Der Serienmörder als Kind: „The Call - Leg nicht auf!“ von Brad Anderson
Brad Anderson drehte mit "The Call - Leg nicht auf!" einen soliden und effektiven Serienmörderthriller mit Halle Berry in der Hauptrolle.Effektiv inszenierte Auftragsarbeit
Jetzt ist er wieder in der Spur mit einer Auftragsarbeit, für die er eigentlich gar nicht vorgesehen war. Aber es ist erfreulich, dass der Job nicht von Joel Schumacher erledigt wurde. Erzählt wird die Geschichte von Jordan, einer Beamtin der Notrufzentrale (Halle Berry präzise und unprätentiös nach der Totalkatastrophe "The Cloud Atlas"), die durch ungeschicktes Verhalten einen Mord nicht verhindern kann, sich davon psychisch nicht erholt, aber dann ein zweites Mal ein Opfer in einer lebensbedrohlichen Situation in der Leitung hat. Das ist ihre Gelegenheit, sich konzentriert aus der Krise zu kämpfen und nicht nur ihren eigenen Dämon zu besiegen.
Es ist einer dieser Filme, die das Genre nicht neu erfinden, wo das "Wie" wichtiger ist als das "Was". Und so inszeniert Anderson einen effektiven Film, der wechselt zwischen Spannungsteilen mit expressiven Großaufnahmen und ruhigeren Szenen, in denen sogar die Andeutungen einer Liebesgeschichte zwischen Jordan und einem Streifenpolizisten eingestreut sind.
The Machinist (Bild: 7938201)
Ganz genau hinhören
Für die Horrorreihe "Masters of Horror", die für das amerikanische Fernsehen produziert wurde, drehte Brad Anderson den Beitrag "Sounds like" (2006) über einen Mann, dessen Hörvermögen das Erträgliche übersteigt und seinen Verstand angreift. In "The Call" geht es auch ums Hören. Zum einen ums Zuhören, um das Erkennen von Stimmungen und Zwischentönen beim Gesprächsteilnehmer, zum anderen ums Hinhören, das Erkennen von Geräuschen oder Stimmen, was schließlich entscheidend zur Aufklärung beitragen wird.
Ein egozentrisches Kind
Den Mörder lernt der Zuschauer erst in seiner ganzen Gestalt kennen, als er die Fassung verliert, als es nicht läuft wie geplant, als er in seinem Auto gestört wird, in dem er sich bei laut dröhnender Musik ganz offensichtlich sehr wohl fühlt. Vorher sehen wir nur einen Schatten, einen Mann mit Kapuze oder seine Hände. Das dient nicht nur der Spannung und schafft ein Geheimnis, so wird er auch für uns nicht zum Menschen. Mit verzerrtem Gesicht und Tobsuchtsanfällen wie ein verzogenes, egozentrisches kleines Kind reagiert er dann auf Ungeplantes, wobei die Schuld für ihn beim Opfer liegt, das sich nicht angemessen als Opfer verhält. Ausschweifende und unkontrollierte Gestik, klappernde Zähne zeigen die ganze Erbärmlichkeit, die sich doch so oft hinter dem nach außen hin diabolisch Bösen verbirgt. Sehr wirkungsvoll ist auch der laute und extrem krachende Sound, wenn der Mörder unter Stress steht, als würde hier sein Amok laufendes Hirn vertont. Wenn man später im Film ein Foto sieht, auf dem er ein Passbildlächeln aufsetzt, erscheint dies nur noch als eine fürchterliche Grimasse mehr eines Wahnsinnigen, eine Interpretation, die man vorher vielleicht nicht so vorgenommen hätte.

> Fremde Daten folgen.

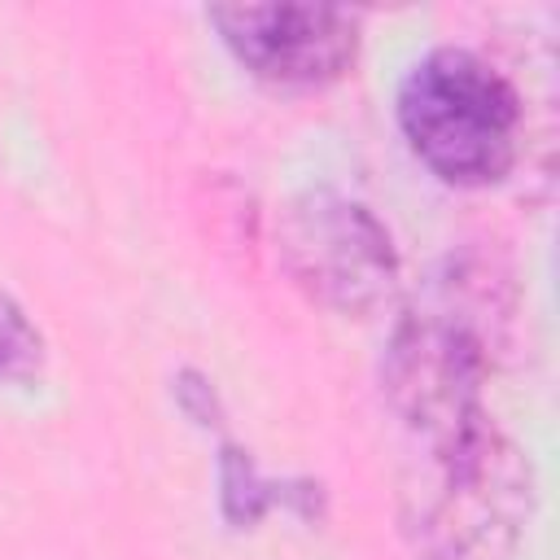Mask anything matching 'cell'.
<instances>
[{
	"label": "cell",
	"mask_w": 560,
	"mask_h": 560,
	"mask_svg": "<svg viewBox=\"0 0 560 560\" xmlns=\"http://www.w3.org/2000/svg\"><path fill=\"white\" fill-rule=\"evenodd\" d=\"M398 127L411 153L446 184L486 188L516 162L521 101L468 48H438L398 88Z\"/></svg>",
	"instance_id": "obj_1"
},
{
	"label": "cell",
	"mask_w": 560,
	"mask_h": 560,
	"mask_svg": "<svg viewBox=\"0 0 560 560\" xmlns=\"http://www.w3.org/2000/svg\"><path fill=\"white\" fill-rule=\"evenodd\" d=\"M289 276L332 311H372L398 280V254L381 219L337 192H306L280 223Z\"/></svg>",
	"instance_id": "obj_2"
},
{
	"label": "cell",
	"mask_w": 560,
	"mask_h": 560,
	"mask_svg": "<svg viewBox=\"0 0 560 560\" xmlns=\"http://www.w3.org/2000/svg\"><path fill=\"white\" fill-rule=\"evenodd\" d=\"M210 22L232 57L276 88H324L341 79L359 52V18L341 4H219Z\"/></svg>",
	"instance_id": "obj_3"
},
{
	"label": "cell",
	"mask_w": 560,
	"mask_h": 560,
	"mask_svg": "<svg viewBox=\"0 0 560 560\" xmlns=\"http://www.w3.org/2000/svg\"><path fill=\"white\" fill-rule=\"evenodd\" d=\"M39 363H44V341H39L35 324L9 293H0V385L31 381L39 372Z\"/></svg>",
	"instance_id": "obj_4"
}]
</instances>
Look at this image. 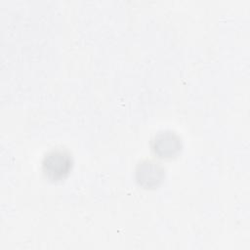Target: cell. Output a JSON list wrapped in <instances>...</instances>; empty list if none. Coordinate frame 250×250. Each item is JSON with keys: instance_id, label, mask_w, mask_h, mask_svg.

Hier gibt es keinen diabolischen, überintelligenten Charme des Serienkillers, kein "Das Schweigen der Lämmer" oder "Dexter". "The Call" zeigt einen Mörder wie aus dem Horrorfilm ohne jede besondere Intelligenz oder Eleganz. Wenn seine Vergangenheit nach und nach aufgedeckt wird, dient dies eher der polizeilichen Spurensuche und keinen psychologischen Erklärungen. Er ist einfach nur das Böse und Perverse, und die Maske des Biedermanns und Familienvaters, die wir nicht zu sehen bekommen, ist wohl gar nicht viel anders als die Masken von Jason aus "Freitag der 13." und Michael Myers aus "Halloween", nur dass wir hier dabei zugucken, wie die Maske Risse bekommt.
Und von daher ist es durchaus passend, auch wenn dies kritisiert worden ist, dass der Schluss die Tendenz des Ganzen zum Horrorfilm vollendet.